Tout commence par une journée d’anniversaire particulière où Florence, mère divorcée, se rend à l’église avec le reste de sa famille. Déprimée et lessivée par son train-train quotidien, elle mène une vie qui lui pèse chaque jour un peu plus. Sans oublier que cela fait deux ans de cela qu’elle a arrêté de participer aux jeux de rôle, activité qu’elle pratiquait depuis de nombreuses années et qui représentait une importante partie de son existence et de ses souvenirs.
Mais voilà qu’en ce jour de célébration des 70 ans de sacerdoce de l’Oncle M., lors de la messe où tout l’entourage très pieux de l’auteure est présent, celle-ci va entamer un tournant aussi brusque qu’inattendu dans sa vie.
Florence décide de donner vie à Cigish, personnage qu’elle incarnait durant ces sessions de JDR dont elle est si nostalgique. Fini la gentille maman fatiguée, terminé la prof de dessin sympa, maintenant elle sera un nain du Mordor, necromancien-prophète-astrologue. Elle suivra sa fiche personnage à 200%. Elle sera le Mal!
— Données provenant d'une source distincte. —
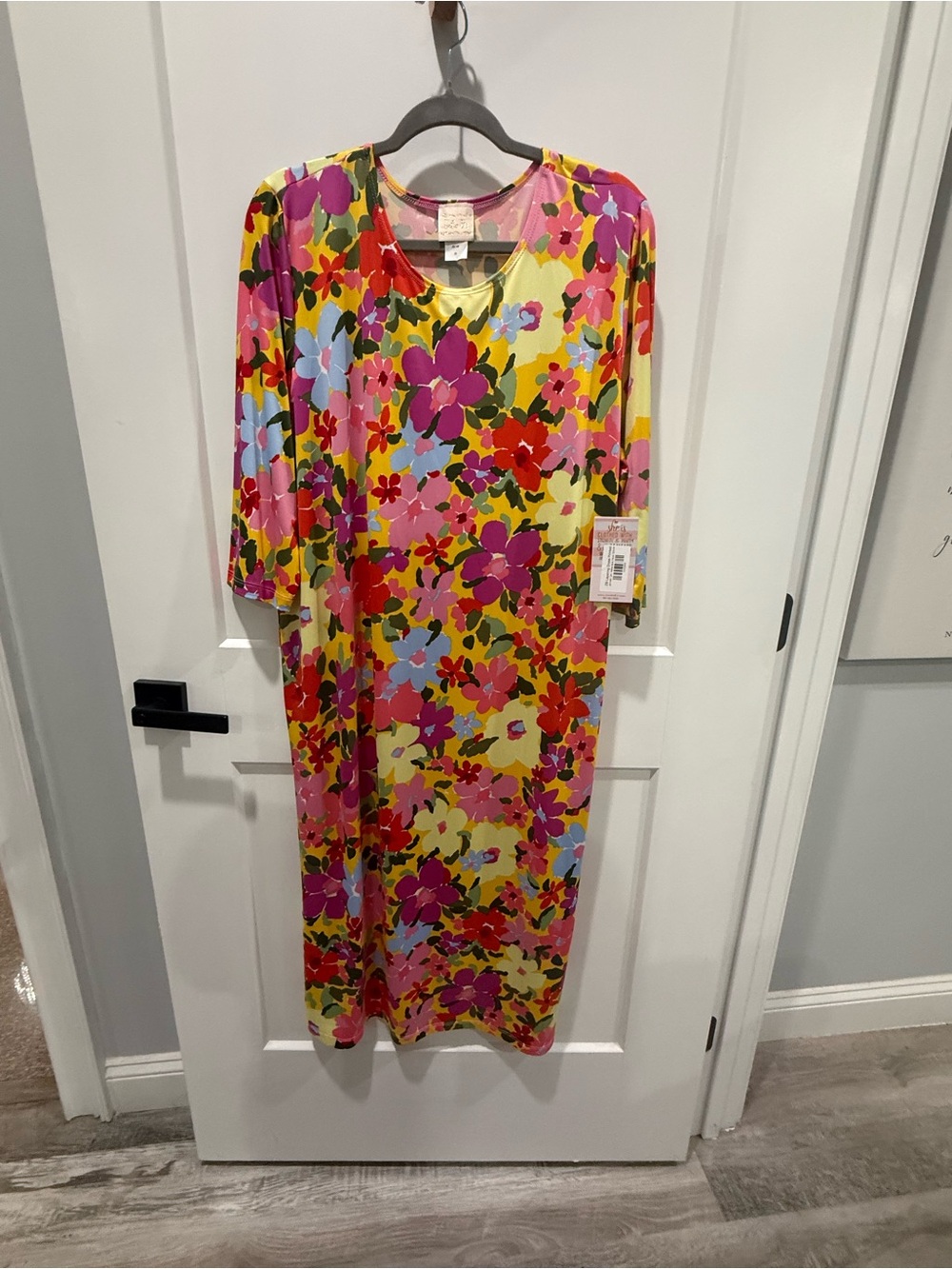 Zadie B’s Midi Dress Size XXL yellow multi floral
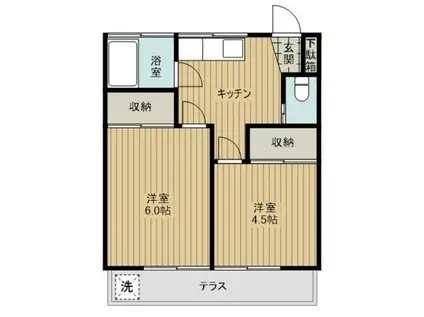 東和コーポ(2K/2階)の間取り写真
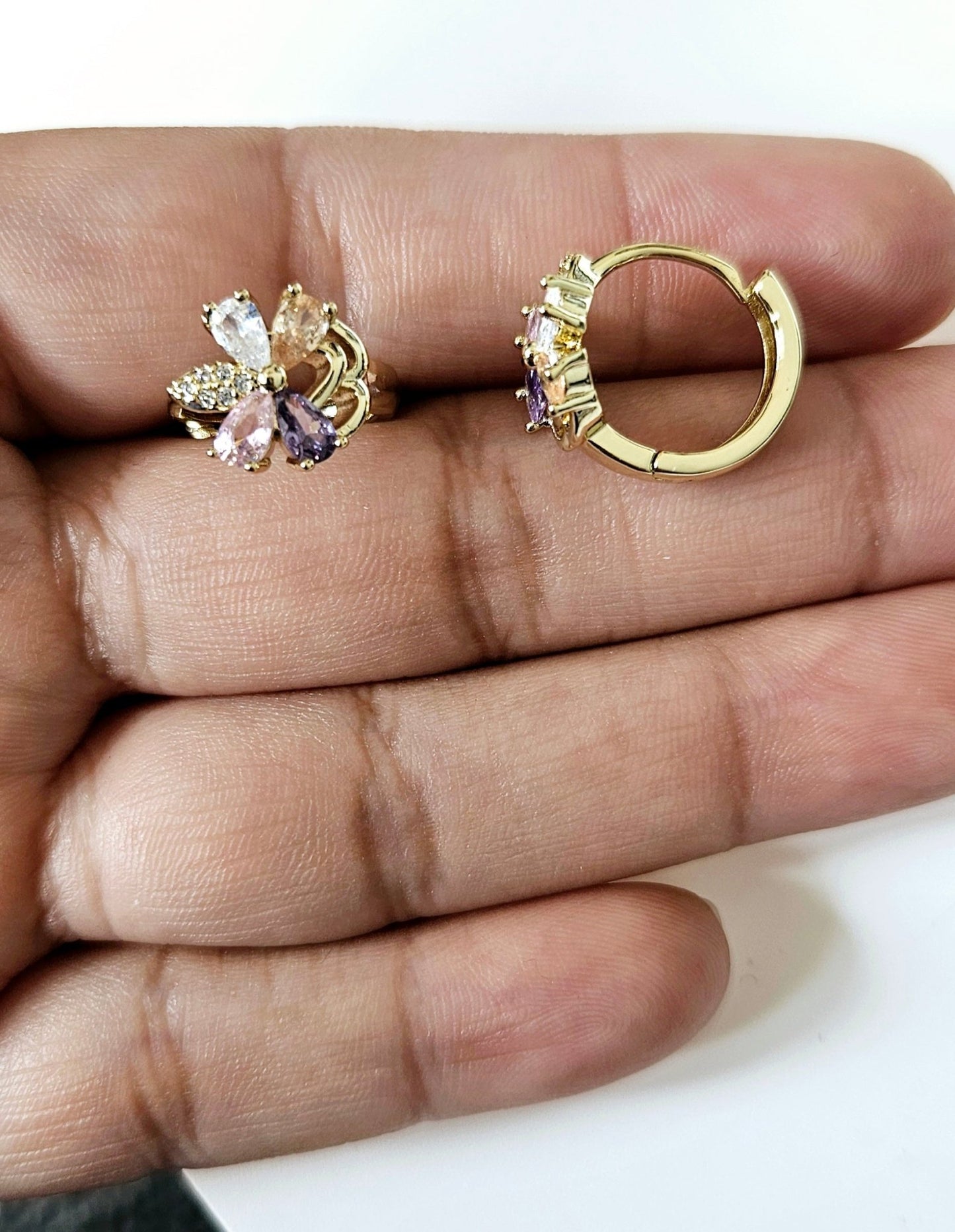 Butterfly Multicolor Cubic Zirconia in 14k Gold Plated 15mm Hoop Earrings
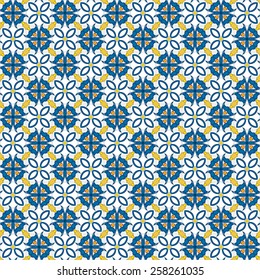 Seamless pattern illustration in traditional style - like Portuguese tiles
C’est ainsi que commence l’écriture de saynètes publiées régulièrement sur son blog Cigish et le sacrilège, où F.Dupré la Tour navigue entre la fiction et l’autobiographie en se mettant totalement à nu. Elle y explique ses doutes sur la religion dans laquelle elle baigne depuis toute petite et qu’elle a accepté sans jamais vraiment s’interroger des raisons de ses croyances, les préjugés sur les rôlistes que l’on perçoit souvent comme des gens tordus et parfois un peu cinglés, et nous dévoile même le milieu de l’édition et le travail d’auteur de bd sans aucun tabou. Aucune limite pour Florence-Cigish, qui n’hésite pas à incendier les éditeurs, se moquer des fans du neuvième art et qui taille un sacré costume au festival d’Angoulême et à ses visiteurs.
Mais là où l’auteure frappe très très fort, en plus de sa thématique et de son support originaux, c’est qu’elle va s’approprier les armes du web sur lequel elle publie ses planches en incluant les personnes qui commentent et même les trolls dans son quotidien, à travers sa bd.
En effet, cette autobiographie ne se contente pas d’évoquer des faits passés mais se construit au jour le jour. A la manière d’un jeu de rôle grandeur nature, Florence invite ses lecteurs à suivre le cours de sa vie mais aussi à l’influencer, en bien comme en mal.
Au cours de la lecture de Cigish ou le Maitre de Je, un malaise s’instaure parfois, car les repères sont si habillement brouillés que l’on ne sait réellement plus si ce qu’on lit est la réalité ou le délire fantasmé de Cigish. L’auteure se met dans des situations impossibles, poussée par le désir d’incarner à fond son personnage malveillant, jusqu’à parfois frôler le point de non retour. Et elle ne s’en cache pas dans ce roman graphique d’un genre nouveau, au contraire elle s’en délecte même.
Mais par le biais des réactions engendrées par ses actes, elle dénonce également la perfidie malsaine du net et des gens qui y gravitent. Car les commentaires sont aussi bien élogieux qu’incendiaires, et parfois poussent Florence à aller encore plus loin pour le plaisir du spectacle, en oubliant qu’elle est bel et bien un être humain et non pas simplement une fiction sans âme. Les actes, les paroles, tout ceci semble bien loin à travers un écran, la prise de conscience est absente et seul demeure le penchant de l’Homme pour le scandale.On y apprend aussi beaucoup sur le jeu de rôle et les personnes qui en sont passionnées et qui sont souvent perçues comme des geeks insupportables ou des no-lifes totalement déconnectés de la réalité. A travers ces relations contradictoires entre vie concrète et vie rêvée, aventure et routine, on découvre une facette d’un univers encerclé par de nombreux préjugés et ce en totale immersion à travers les yeux de l’auteure.
Entre escroquerie-web parfaitement menée, auto-trolling et autobiographie moderne et agressive, Cigish ou le Maitre du Je sort décidément des sentiers battus. A travers cet essai existentiel, Florence Dupré la Tour a littéralement donné naissance à un nouveau genre dans le monde de la bande-dessinée. Un bouquin ovni parfois scandaleux, parfois touchant mais toujours avec un côté très humain dissimulé derrière le masque grimaçant d’un nain du Mordor un peu fêlé.